Earlier today, the US Government released the finalized and long-overdue update to the 2015 Dietary Guidelines. The guidelines are written every five years by officials from the USDA and HHS. They serve as the basis upon which the government makes key decisions surrounding food and nutrition programs and are meant to help American citizens make safe and healthy food choices. Overall, the new finalized guidelines share much in common with those from 2010, which also stress the importance of a balanced diet that includes ample fruits and vegetables.
Here are some significant changes in the 2015 Dietary Guidelines:
- An emphasis on healthier eating patterns rather than just focusing on specific food groups.
- A decrease in the recommended amount of added sugar and saturated fats intake from fifteen to ten percent of daily calories.
- A removal of the cholesterol intake warning that for years has resulted in consumer anxiety around egg consumption. This shift is due to new research indicating that high levels of blood cholesterol thought to be caused by egg consumption are actually the result of diets high in saturated fats from fatty meats.
The original 2015 Dietary Guidelines were submitted to the secretaries of the USDA and HHS early last year but their passage into law was long stymied by controversies between consumer and industry groups. A key point of contention was the Dietary Guidelines advisory panel’s initial recommendations that the guidelines emphasize the importance of sustainable food choices and encourage consumers to eat less meat. Neither of these recommendations received explicit mentions in the final guidelines, largely due to aggressive lobbying from the meat industry. Consistent efforts on the part of factory farm commercial interests not only veil the public from numerous health and environmental concerns, they also eclipse the progress of sustainable meat producers.

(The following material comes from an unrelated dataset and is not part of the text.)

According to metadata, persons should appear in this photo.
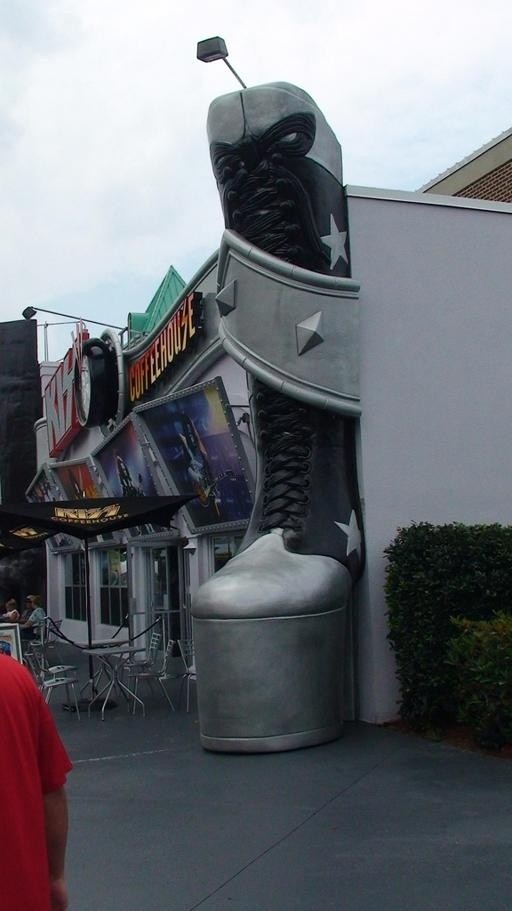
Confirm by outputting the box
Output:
[1,593,47,651]
[0,648,72,908]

Critics of the Guidelines' original inclusion of sustainability-oriented recommendations hold that environmental concerns lie outside of the scope of nutrition and dietary recommendations. However, we see clear risk in continuing to ignore the inherent relationship between what we eat and how it is produced. Moving forward in 2016, it’s vital for Americans to continue educating themselves not only about the nutritional values of their food, but about the broader context through which that food is brought to their plates.